Bristle blocks, Lalaloopsy, a magnetic dress-up game—one by one I stuffed them into plastic garbage bags, tied the handles and lugged my load to the garage. This was the annual pre-Christmas purge, when Momma Claus tears through every room and storage bin to sort outgrown toys, broken toys, toys the kids never played with much in the first place. One stash goes to charity, another to the trash. And the house is cleared for a sparkling new haul of happy toys come Christmas morning.
It’s a therapeutic process.
If only my children weren’t hoarders.
“Mom, why is Rainbow Bear in that garbage bag?” My six-year-old looked up at me and blinked.
“I’m giving him away. You don’t need Rainbow Bear anymore.”
“But I love Rainbow Bear!” Her voice raised two octaves, and panic welled in her eyes. “I want to keep him!”
“Sweetheart,” I reasoned, “you haven’t played with Rainbow Bear all year. He’s been packed away in the basement for at least six months and you never once asked for him.”
“Well that’s because I didn’t know he was down there!”
“Exactly my point, lovey dove. You didn’t miss him. You won’t miss him now. Besides, we need to make room for all the fancy new Christmas gifts you’ll be getting soon.”
“But Mom, I really want Rainbow Bear!”
“Okay, then on Christmas morning you can decide which one of your new gifts you want to take back to the store in order to keep Rainbow Bear instead.”
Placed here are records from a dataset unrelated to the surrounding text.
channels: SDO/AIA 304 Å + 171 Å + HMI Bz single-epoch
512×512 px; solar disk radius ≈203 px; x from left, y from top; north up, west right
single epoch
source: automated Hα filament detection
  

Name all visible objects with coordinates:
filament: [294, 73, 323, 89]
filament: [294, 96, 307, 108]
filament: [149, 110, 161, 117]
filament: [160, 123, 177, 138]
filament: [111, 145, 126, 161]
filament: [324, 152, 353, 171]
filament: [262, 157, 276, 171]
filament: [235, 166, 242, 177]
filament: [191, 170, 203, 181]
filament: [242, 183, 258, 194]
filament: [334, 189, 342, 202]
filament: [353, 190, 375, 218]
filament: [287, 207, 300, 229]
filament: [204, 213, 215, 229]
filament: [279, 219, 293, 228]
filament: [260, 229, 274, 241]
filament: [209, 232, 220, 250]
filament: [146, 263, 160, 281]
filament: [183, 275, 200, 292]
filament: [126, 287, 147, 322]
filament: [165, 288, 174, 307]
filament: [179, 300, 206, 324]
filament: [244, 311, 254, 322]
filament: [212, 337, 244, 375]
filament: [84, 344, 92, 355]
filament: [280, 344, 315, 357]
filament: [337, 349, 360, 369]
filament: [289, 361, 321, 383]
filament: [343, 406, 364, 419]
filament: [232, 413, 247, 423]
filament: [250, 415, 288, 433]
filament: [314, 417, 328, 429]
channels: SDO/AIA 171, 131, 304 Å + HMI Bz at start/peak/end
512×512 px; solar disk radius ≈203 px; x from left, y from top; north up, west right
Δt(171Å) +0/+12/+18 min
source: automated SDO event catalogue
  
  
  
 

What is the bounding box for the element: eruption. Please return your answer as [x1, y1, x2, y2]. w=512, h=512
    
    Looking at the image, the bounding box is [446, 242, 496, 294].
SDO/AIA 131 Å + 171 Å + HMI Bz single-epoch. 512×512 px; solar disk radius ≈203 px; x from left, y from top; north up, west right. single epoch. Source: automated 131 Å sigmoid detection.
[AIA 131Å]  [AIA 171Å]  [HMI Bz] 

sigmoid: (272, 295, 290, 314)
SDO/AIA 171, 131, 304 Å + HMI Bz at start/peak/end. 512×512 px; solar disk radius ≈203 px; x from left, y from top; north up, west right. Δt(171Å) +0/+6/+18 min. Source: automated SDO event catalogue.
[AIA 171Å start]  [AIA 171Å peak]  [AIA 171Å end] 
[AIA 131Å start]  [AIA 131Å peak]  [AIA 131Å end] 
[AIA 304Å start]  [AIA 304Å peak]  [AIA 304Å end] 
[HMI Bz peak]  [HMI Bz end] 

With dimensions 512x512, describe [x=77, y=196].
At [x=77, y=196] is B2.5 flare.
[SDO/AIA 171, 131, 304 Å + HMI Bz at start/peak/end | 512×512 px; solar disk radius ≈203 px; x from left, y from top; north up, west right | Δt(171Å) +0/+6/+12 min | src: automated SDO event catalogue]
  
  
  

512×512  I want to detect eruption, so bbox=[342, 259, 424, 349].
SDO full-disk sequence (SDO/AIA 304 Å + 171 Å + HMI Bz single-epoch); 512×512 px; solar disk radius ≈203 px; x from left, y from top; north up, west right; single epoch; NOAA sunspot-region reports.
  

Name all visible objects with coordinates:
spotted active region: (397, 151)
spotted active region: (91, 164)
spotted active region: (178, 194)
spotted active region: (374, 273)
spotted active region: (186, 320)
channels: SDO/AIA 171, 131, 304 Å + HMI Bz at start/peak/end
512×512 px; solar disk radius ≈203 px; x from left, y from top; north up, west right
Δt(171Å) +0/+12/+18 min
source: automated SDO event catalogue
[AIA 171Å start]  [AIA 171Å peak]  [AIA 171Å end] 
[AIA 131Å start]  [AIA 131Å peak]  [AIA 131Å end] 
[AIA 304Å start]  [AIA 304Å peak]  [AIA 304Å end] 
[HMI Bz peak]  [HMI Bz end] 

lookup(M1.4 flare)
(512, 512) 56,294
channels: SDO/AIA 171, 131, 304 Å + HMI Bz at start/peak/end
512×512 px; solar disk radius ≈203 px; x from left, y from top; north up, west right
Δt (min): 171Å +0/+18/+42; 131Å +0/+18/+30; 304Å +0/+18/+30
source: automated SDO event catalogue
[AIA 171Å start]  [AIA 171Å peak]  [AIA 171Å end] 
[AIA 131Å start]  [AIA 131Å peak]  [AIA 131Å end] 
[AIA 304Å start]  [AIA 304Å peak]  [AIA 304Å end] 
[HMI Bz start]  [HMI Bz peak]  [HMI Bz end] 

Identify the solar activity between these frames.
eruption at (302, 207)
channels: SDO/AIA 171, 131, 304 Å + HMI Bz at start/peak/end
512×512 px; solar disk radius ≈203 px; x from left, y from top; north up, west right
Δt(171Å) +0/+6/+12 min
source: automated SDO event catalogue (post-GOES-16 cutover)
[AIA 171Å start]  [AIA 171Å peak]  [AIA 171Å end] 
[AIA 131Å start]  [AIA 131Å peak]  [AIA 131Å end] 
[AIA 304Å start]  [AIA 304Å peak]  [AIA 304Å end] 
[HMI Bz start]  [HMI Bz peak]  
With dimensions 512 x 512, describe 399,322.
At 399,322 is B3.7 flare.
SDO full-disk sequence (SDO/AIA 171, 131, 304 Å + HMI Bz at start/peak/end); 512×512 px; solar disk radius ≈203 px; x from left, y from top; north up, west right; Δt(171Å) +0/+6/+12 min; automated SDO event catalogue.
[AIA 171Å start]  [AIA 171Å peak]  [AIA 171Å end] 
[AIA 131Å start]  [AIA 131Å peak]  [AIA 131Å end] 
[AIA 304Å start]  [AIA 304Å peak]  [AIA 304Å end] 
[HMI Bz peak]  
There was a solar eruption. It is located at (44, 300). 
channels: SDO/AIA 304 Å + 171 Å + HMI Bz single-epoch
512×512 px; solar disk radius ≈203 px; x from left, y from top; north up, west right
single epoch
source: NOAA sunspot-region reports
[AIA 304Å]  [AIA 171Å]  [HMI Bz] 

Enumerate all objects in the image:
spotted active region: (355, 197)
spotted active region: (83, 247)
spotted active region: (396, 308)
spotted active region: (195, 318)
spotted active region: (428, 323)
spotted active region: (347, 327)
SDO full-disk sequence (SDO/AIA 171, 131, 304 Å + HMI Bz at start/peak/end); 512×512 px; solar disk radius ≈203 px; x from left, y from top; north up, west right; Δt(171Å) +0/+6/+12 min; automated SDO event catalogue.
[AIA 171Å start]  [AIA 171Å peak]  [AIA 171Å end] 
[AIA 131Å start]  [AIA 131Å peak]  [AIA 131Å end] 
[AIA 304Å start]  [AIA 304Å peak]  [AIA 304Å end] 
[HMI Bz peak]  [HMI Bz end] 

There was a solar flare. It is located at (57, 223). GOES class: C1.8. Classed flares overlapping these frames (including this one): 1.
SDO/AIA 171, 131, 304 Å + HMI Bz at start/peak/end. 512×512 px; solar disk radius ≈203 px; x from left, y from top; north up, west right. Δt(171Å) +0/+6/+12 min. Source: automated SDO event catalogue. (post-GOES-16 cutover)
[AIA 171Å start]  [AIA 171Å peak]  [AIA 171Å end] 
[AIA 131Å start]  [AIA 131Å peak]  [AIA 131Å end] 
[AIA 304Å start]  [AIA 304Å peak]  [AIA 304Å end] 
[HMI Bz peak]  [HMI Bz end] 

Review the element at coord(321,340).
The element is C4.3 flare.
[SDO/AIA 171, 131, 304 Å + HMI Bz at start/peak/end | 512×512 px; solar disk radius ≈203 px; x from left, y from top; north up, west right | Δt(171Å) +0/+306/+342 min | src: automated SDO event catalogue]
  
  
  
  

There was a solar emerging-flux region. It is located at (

She scrunched her nose, wrinkled her eyebrows, and tucked her chin into her neck. “No. I don’t like that idea.”
“I don’t either,” I chuckled. “Trust me, okay? It’s time to let go of Rainbow Bear.”
Whoa. I should take my own advice.
I hoard stuff, too. Grudges, fears, bad habits, old dreams—things I’ve outgrown and don’t need anymore. They’re worn out, don’t fit, and I’m too smart for them now. Yet I struggle to toss them for good.
If my daughter could only see what’s waiting for her under the tree, I guarantee she’d cast Rainbow Bear into the charity bin herself. School desks for her American Girl dolls! The LEGO Friends café! Bitty Twins, people! Bitty. Twins. Eeeek!
And so it goes with my soul. God wants to bless me. He wants to bless you. But sometimes we have to release the old junk in order to make room for new gifts. Do I really want to hang onto those outgrown anxieties, those hurts, those plans that I realize now may not be the Lord’s best fit for me? Do I trust God enough to let go so he can replace my old stuff with something beautiful and new?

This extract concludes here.